“No puedo imaginarme que tal reloj pueda existir sin que haya un relojero” [Voltaire]

Cada verano pasamos una semana en el pueblo del que viene mi padre. Se trata de un pueblo pequeño acurrucado en un estrecho valle entre altas montañas nevadas. Las casitas son de piedra, antiguas y resistentes, como sus habitantes. En el corazón se alza la iglesia, su campanario es la construcción más alta de todo el valle. La iglesia domina la ovalada Plaza del Reloj, que es lo único que parece haber sido restaurado en los últimos cien años. Frente a la iglesia, a una respetable distancia, se encuentra el ayuntamiento, que parece compensar su falta de altura con una anchura considerable y un surplus de banderas. El resto de edificios, flanqueando iglesia y ayuntamiento, parecen encogidos espectadores que contienen el aliento. Buena parte de los comercios que sobreviven en este pueblo se encuentran en la plaza, apoyados los unos contra los otros, la división entre los escaparates prácticamente inexistente.

Lo más destacable de la Plaza del Reloj es, sin embargo, el reloj que le da su nombre. Coronando un incongruente soporte de metal forjado plantificado en el centro exacto de la plaza, se encuentra un reloj construido e instalado ahí hace tres siglos. Se trata de una máquina perfecta que no se ha parado ni una vez a pesar de las inclemencias del tiempo, que no se ha estropeado o retrasado ni un minuto en todos estos años.

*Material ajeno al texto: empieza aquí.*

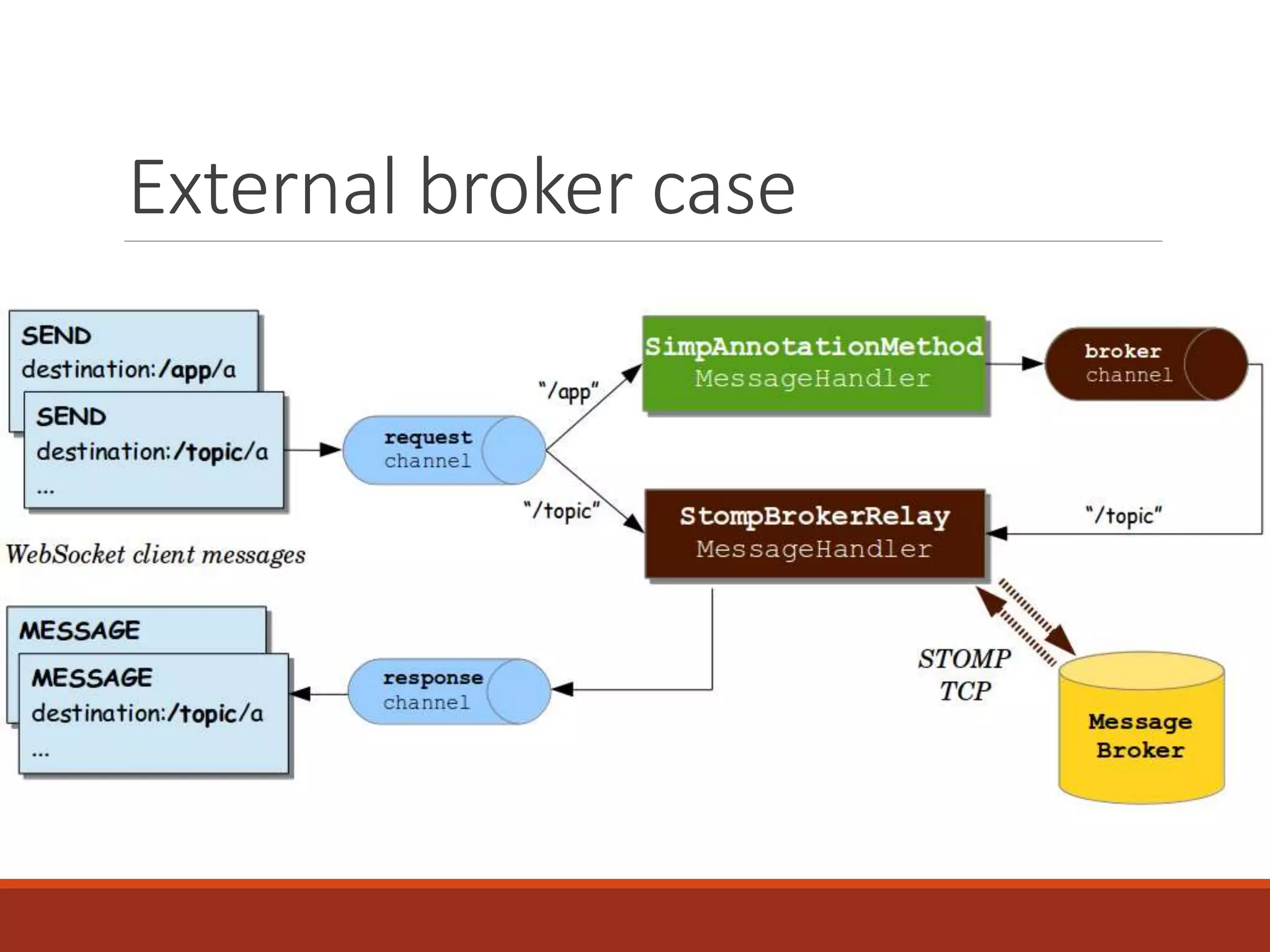 External broker case

SEND
destination:/app/a

SEND
destination:/topic/a
...

WebSocket client messages

request
channel

"/app"

"/topic"

SimpAnnotationMethod
MessageHandler

broker
channel

StompBrokerRelay
MessageHandler

"/topic"

MESSAGE

MESSAGE
destination:/topic/a
...

response
channel

STOMP
TCP

Message
Broker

Los pocos turistas que acaban en este valle perdido de la mano de Dios se leen la inscripción clavada junto al poste y quedan maravillados por la compleja maquinaria que la carcasa de cristal y metal forjado deja a la vista. Se quedan boquiabiertos viendo el carrillón compuesto por pequeños autómatas que, con movimientos mecánicos, se encargan del mantenimiento interno del reloj.

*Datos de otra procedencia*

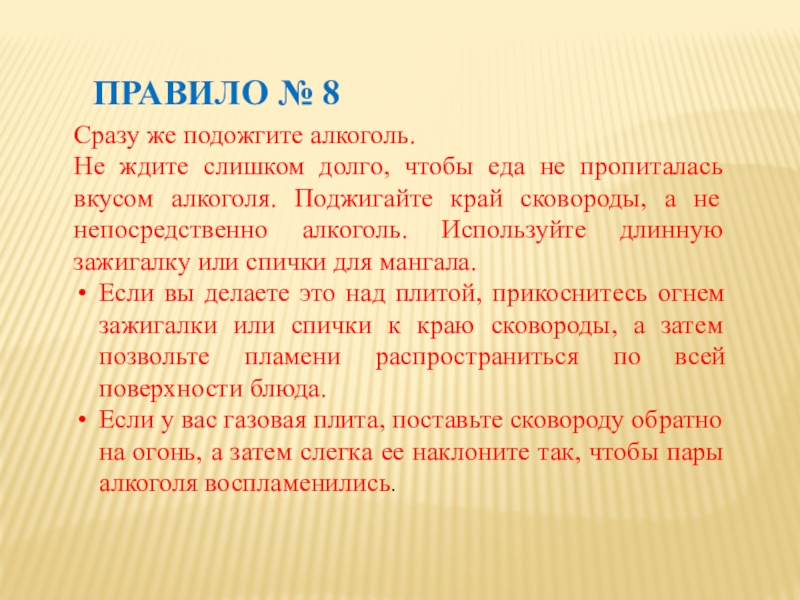 ПРАВИЛО № 8

Сразу же подожгите алкоголь.
Не ждите слишком долго, чтобы еда не пропиталась вкусом алкоголя. Поджигайте край сковороды, а не непосредственно алкоголь. Используйте длинную зажигалку или спички для мангала.

• Если вы делаете это над плитой, прикоснитесь огнем зажигалки или спички к краю сковороды, а затем позвольте пламени распространиться по всей поверхности блюда.
• Если у вас газовая плита, поставьте сковороду обратно на огонь, а затем слегка ее наклоните так, чтобы пары алкоголя воспламенились.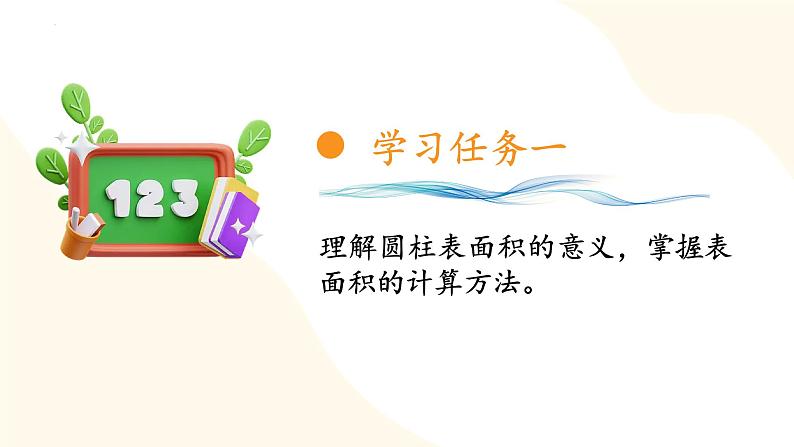 123

学习任务一

理解圆柱表面积的意义，掌握表面积的计算方法。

No obstante, ninguno de los habitantes del pueblo siente el menor interés por él. Ahí está, en el centro de la plaza, a la sombra del ayuntamiento y de la iglesia, alzándose sobre las casas de la gente sencilla, como una espléndida figura alzando la nariz.

Después de tantos años visitando el pueblo de mi padre, a mi tampoco me fascina como lo hace a los turistas. Pero reconozco que cada año me lo quedo mirando durante mucho rato. En esas horas en las que el sol se ha escondido detrás de las montañas, pero aun ilumina el cielo.

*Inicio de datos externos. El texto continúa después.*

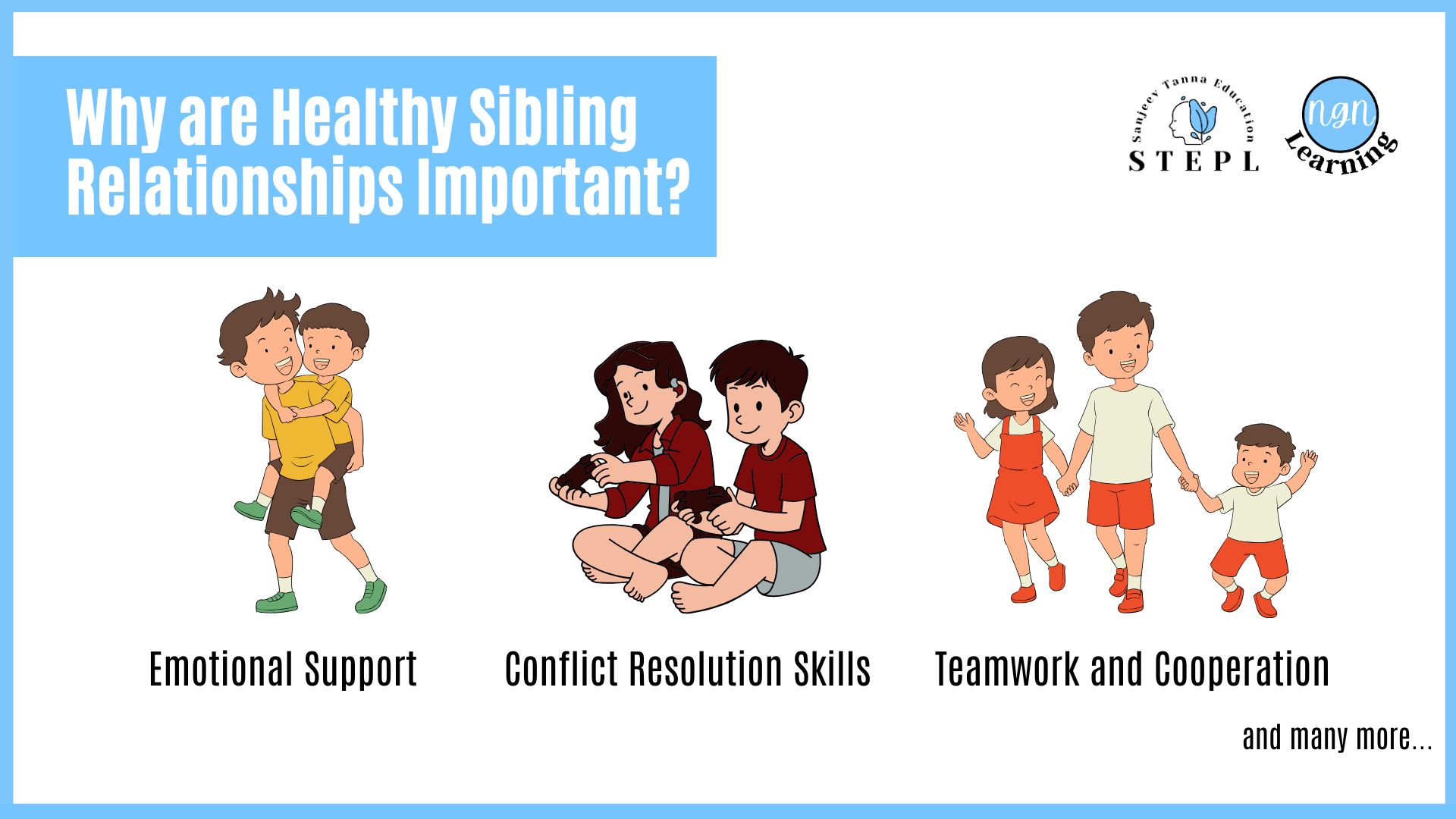 Why are Healthy Sibling Relationships Important?

Sanjeev Tanna Education
STEPL

ngn
Learning

Emotional Support

Conflict Resolution Skills

Teamwork and Cooperation

and many more...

El reloj, anidado en su aro dorado, con sus cristales protectores que deberían convertirlo en algo diáfano y, sin embargo es incomprensible. Nadie sabe cómo funciona. Cómo es posible que siga avanzando sin que nadie se haya ocupado de él.

Me quedo mirando los engranajes girando, girando y girando incansablemente. A veces me siento como parte de ese engranaje. Como si no fuera más que una más de ese millar de ruedecillas dentadas, encajada en mi sitio, ayudando a que el mecanismo no falle.

Cuando me descubro pensando estas cosas, me sorprende por lo agridulce del sentimiento. Lo descorazonador que resulta pensar que se está atrapado en un engranaje, incapaz de escapar por la presión de todas esas ruedas, metales retorcidos y tornillos. Pero a la vez resulta reconfortante imaginar que no vagamos inútilmente por el cosmos, que formamos algo más grande, que estamos contribuyendo de una pequeña manera a dar forma al mundo que nos rodea. Tal vez no sea una de esas ruedas grandes de las que en seguida ves el propósito.

Puede que solo sea una muy pequeña que se encarga de sujetar alguna inconcebible parte de todo este mecanismo en su sitio. Una rueda, rodeada de otros cientos de ruedas iguales.